* **PAGE TEXT**
***

Date: Tue, 3 Oct 1995 20:29:55 -0700
From: THOMAS CLARK
Subject: Re: Terminology of unexcused absences/ and bar time.
Sounds like "bar time" is the opposite of what, in certain southern
climes (and Northern, from what I've heard from African-American friends)
was called "CPT."
Cheers,
tlc
On Tue, 3 Oct 1995, Beth Lee Simon wrote:
> As a (n inept but at The Mill, no one, including Keith Dempster, the
> owner/boss, cared) waitress in a bar/restaurant in Iowa City, IA,
> everyone used/knew bar time.
>
> Bar time had two senses: the time that the bar ran on, which was ten
> minutes earlier than real time
> and
> the time that the bar stopped serving liquor, which at that time, was
> 2:00 a.m.
> The bartender called "Last call," at 1:50, bar time. At 2:00 a.m., the
> bartender called "Time, folks." Because 2 a.m. bar time was 1:50 real time,
> everyone had ten minutes to knock back whatever there was and collect
> the glasses, etc., before 2 a.m. real time, the last moment when one
> could be drinking legally in a bar.

***

* **DATA SECTION**
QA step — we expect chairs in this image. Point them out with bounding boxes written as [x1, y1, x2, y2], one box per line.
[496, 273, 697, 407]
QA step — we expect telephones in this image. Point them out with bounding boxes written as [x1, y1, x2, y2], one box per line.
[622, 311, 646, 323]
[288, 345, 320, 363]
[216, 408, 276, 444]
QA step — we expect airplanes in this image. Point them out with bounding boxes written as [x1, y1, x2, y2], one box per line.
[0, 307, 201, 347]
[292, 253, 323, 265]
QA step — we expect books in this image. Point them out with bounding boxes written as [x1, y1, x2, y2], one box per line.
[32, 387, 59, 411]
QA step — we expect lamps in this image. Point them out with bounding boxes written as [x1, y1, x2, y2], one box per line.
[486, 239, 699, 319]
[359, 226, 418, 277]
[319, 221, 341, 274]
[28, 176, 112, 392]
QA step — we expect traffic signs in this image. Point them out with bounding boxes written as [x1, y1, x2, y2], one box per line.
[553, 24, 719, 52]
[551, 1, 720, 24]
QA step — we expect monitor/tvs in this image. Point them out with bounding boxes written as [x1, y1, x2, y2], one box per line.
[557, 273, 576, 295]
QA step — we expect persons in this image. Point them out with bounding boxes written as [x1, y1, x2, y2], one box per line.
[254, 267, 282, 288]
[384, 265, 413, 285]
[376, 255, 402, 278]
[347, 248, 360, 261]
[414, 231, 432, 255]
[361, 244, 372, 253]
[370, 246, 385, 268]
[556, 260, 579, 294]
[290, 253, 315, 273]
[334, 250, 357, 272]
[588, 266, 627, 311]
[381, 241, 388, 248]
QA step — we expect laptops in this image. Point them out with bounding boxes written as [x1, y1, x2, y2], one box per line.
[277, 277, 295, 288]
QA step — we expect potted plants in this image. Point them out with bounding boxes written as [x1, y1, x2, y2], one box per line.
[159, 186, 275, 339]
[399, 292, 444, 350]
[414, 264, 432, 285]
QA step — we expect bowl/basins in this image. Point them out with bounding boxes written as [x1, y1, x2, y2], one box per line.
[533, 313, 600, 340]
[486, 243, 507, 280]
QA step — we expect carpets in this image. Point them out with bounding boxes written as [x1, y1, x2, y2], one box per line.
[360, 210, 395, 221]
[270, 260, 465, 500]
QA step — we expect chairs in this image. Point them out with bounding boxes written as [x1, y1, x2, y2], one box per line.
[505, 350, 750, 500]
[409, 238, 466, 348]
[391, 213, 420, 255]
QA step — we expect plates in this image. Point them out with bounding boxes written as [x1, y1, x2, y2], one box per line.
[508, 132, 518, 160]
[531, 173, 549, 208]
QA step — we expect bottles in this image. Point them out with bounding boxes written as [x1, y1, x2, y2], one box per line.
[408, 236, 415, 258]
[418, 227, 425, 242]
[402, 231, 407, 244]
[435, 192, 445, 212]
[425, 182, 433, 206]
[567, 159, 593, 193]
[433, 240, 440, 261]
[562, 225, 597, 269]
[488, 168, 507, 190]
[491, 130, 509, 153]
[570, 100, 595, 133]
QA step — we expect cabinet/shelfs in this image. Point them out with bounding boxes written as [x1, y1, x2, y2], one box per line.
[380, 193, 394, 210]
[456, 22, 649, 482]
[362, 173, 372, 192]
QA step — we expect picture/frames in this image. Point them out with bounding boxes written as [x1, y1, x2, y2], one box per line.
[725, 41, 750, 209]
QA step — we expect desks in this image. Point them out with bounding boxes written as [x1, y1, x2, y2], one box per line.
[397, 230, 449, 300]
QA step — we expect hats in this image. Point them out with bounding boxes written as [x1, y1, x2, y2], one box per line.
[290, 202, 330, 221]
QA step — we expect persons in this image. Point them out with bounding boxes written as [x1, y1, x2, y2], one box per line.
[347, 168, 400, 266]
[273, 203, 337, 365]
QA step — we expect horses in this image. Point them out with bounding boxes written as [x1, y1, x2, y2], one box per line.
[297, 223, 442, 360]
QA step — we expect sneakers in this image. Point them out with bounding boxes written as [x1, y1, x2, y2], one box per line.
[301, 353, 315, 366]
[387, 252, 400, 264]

***

* **YOUR OBJECTIVE**
Please retype the email about bar time above word for word, from its date line to its last line.

* **WRITTEN ANSWER**
Date: Tue, 3 Oct 1995 20:29:55 -0700
From: THOMAS CLARK
Subject: Re: Terminology of unexcused absences/ and bar time.
Sounds like "bar time" is the opposite of what, in certain southern
climes (and Northern, from what I've heard from African-American friends)
was called "CPT."
Cheers,
tlc
On Tue, 3 Oct 1995, Beth Lee Simon wrote:
> As a (n inept but at The Mill, no one, including Keith Dempster, the
> owner/boss, cared) waitress in a bar/restaurant in Iowa City, IA,
> everyone used/knew bar time.
>
> Bar time had two senses: the time that the bar ran on, which was ten
> minutes earlier than real time
> and
> the time that the bar stopped serving liquor, which at that time, was
> 2:00 a.m.
> The bartender called "Last call," at 1:50, bar time. At 2:00 a.m., the
> bartender called "Time, folks." Because 2 a.m. bar time was 1:50 real time,
> everyone had ten minutes to knock back whatever there was and collect
> the glasses, etc., before 2 a.m. real time, the last moment when one
> could be drinking legally in a bar.